**TEXTAUSZUG**
'''

Wann immer jemand etwas über Btx, dem mittlerweile historischen Bildschirmtextsystem der Deutschen Bundespost schreibt, werde ich aufmerksam – den Btx und der staatlich geplante „Aufbruch in die Informationsgesellschaft“ in den 1980ern Jahren ist Teil meines engeren Interessen- und Forschungsgebietes. Zu Geschichte von Btx habe ich daher hier in diesem Blog schon mehrfach geschrieben.
Der jüngste Artikel zu Btx stammt von Torsten Dewi (Wikipedia) auf dem ZDF-Blog Hyperland. Dewi bring darin (wieder einmal) das Argument, dem Internet fehle, anders als Btx, eine eingebaute Bezahlfunktion.

'''

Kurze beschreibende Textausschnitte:
'''

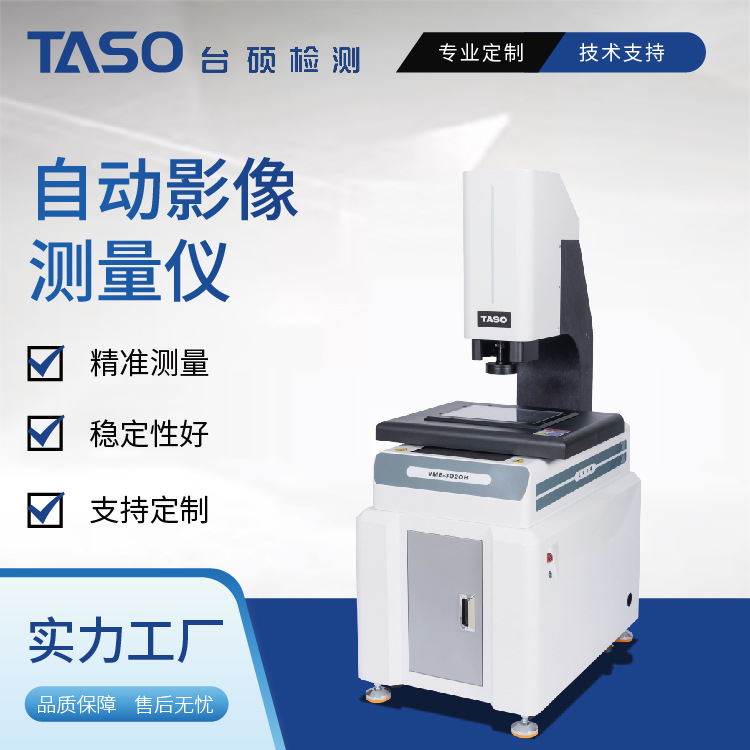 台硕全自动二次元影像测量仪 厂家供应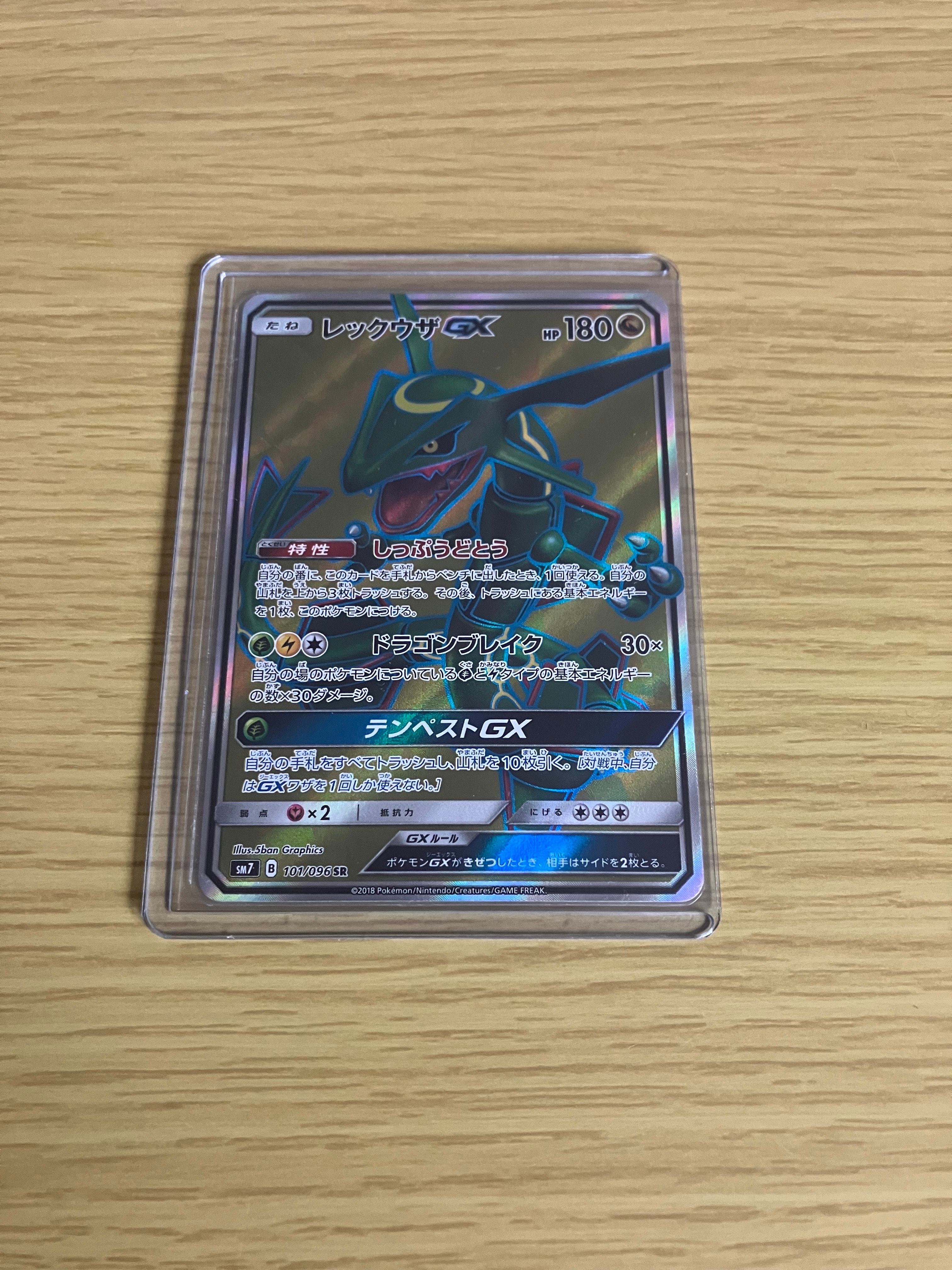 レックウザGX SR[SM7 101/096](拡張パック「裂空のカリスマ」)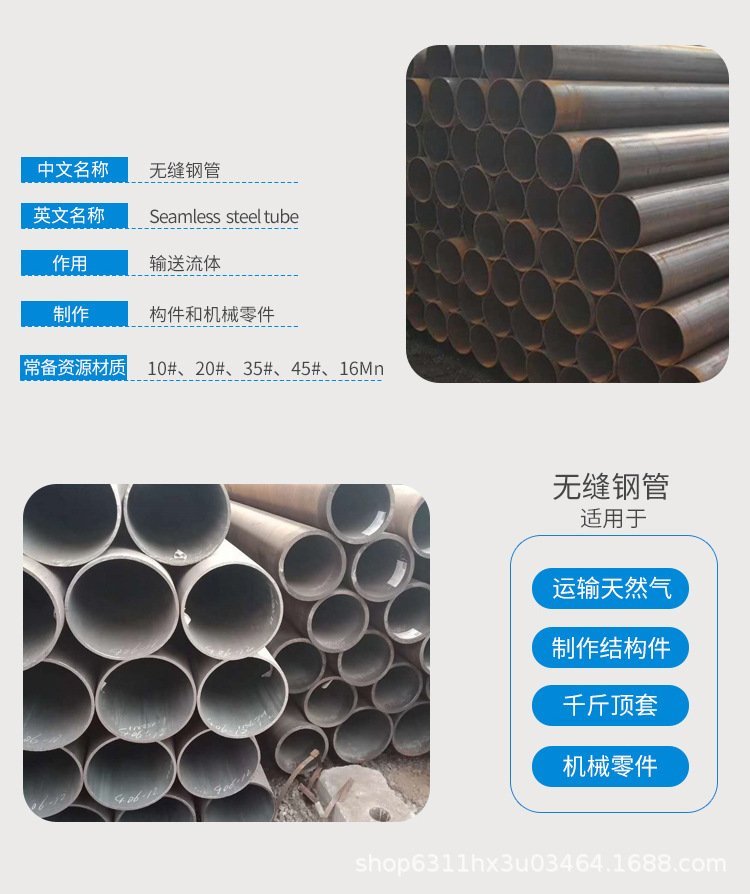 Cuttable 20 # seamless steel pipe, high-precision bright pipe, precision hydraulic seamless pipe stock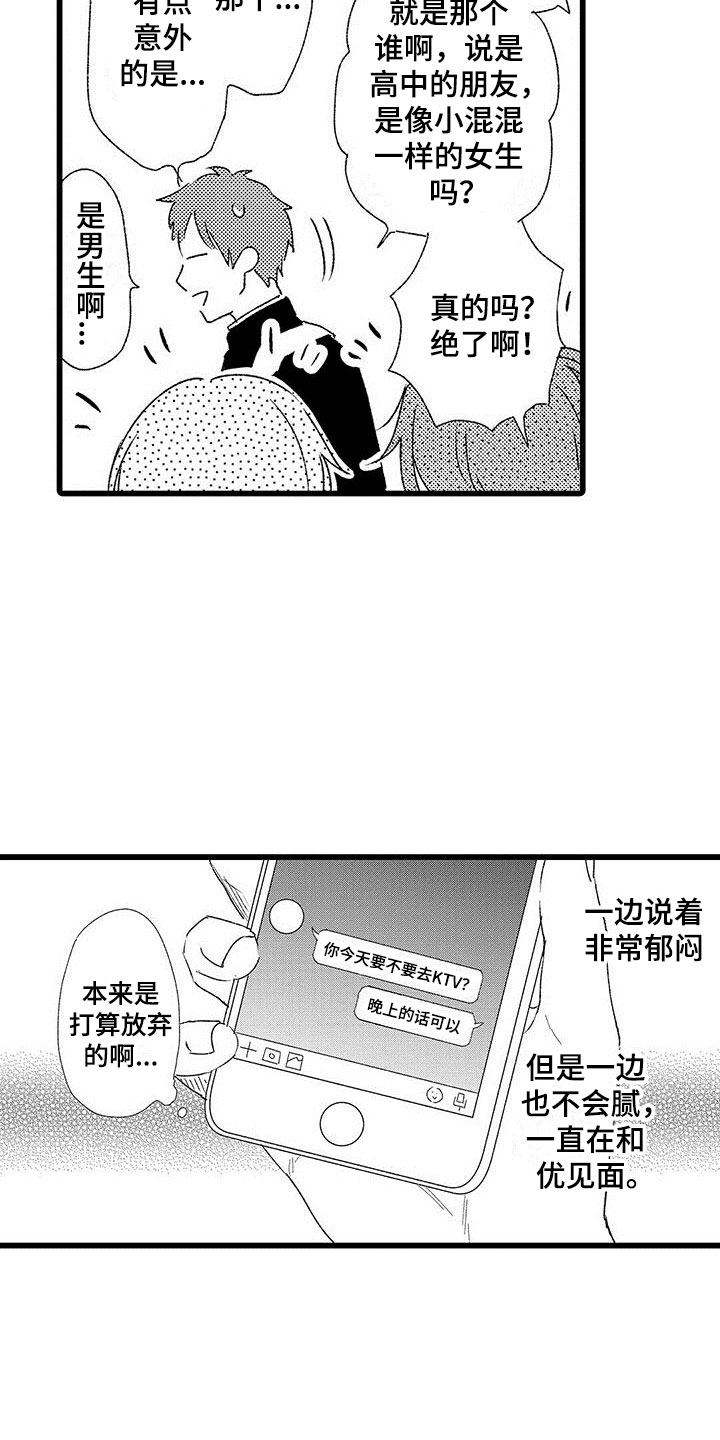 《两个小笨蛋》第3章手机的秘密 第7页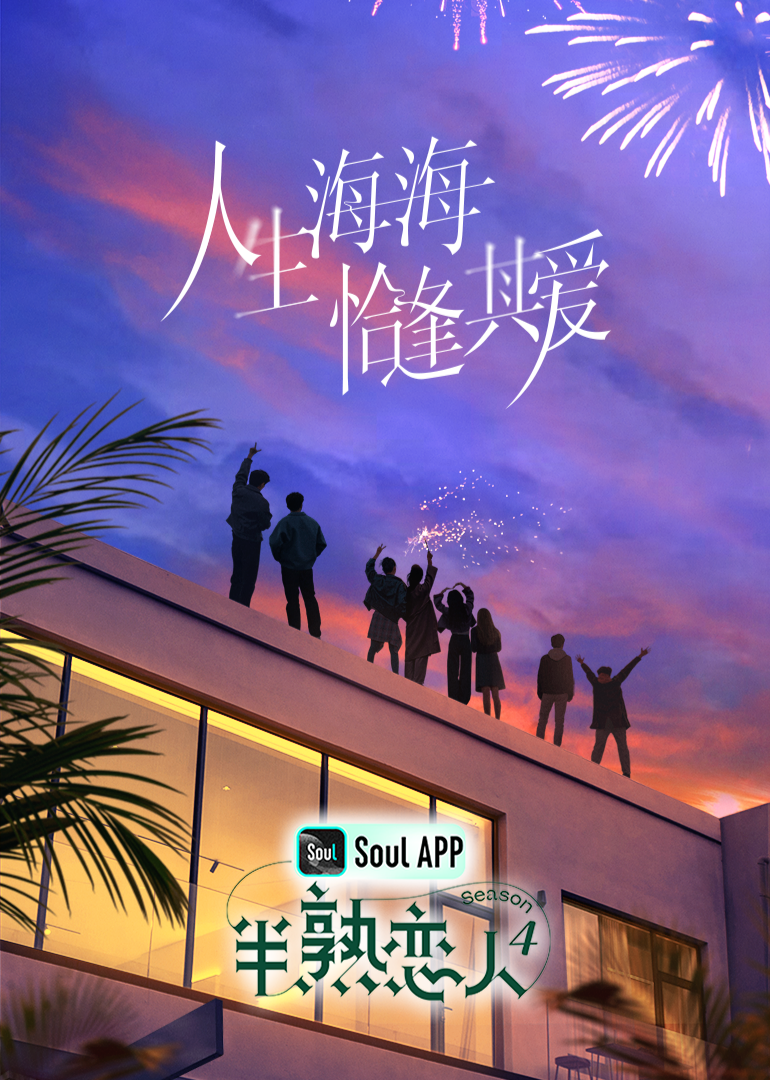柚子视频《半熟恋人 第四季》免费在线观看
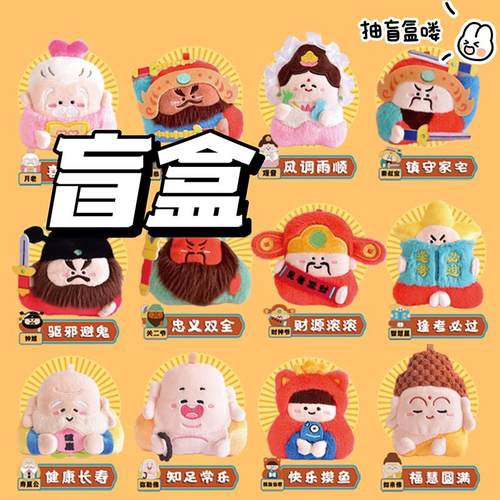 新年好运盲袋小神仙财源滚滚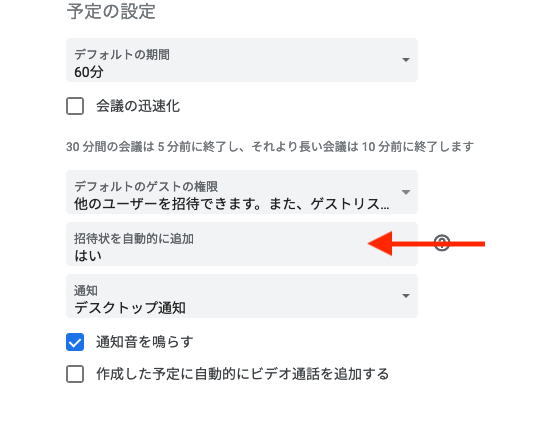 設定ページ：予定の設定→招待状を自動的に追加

'''

**AUFGABENSTELLUNG**
Gib den Textauszug über Btx weiter oben vollständig und Wort für Wort wieder.

**MUSTERLÖSUNG**
Wann immer jemand etwas über Btx, dem mittlerweile historischen Bildschirmtextsystem der Deutschen Bundespost schreibt, werde ich aufmerksam – den Btx und der staatlich geplante „Aufbruch in die Informationsgesellschaft“ in den 1980ern Jahren ist Teil meines engeren Interessen- und Forschungsgebietes. Zu Geschichte von Btx habe ich daher hier in diesem Blog schon mehrfach geschrieben.
Der jüngste Artikel zu Btx stammt von Torsten Dewi (Wikipedia) auf dem ZDF-Blog Hyperland. Dewi bring darin (wieder einmal) das Argument, dem Internet fehle, anders als Btx, eine eingebaute Bezahlfunktion.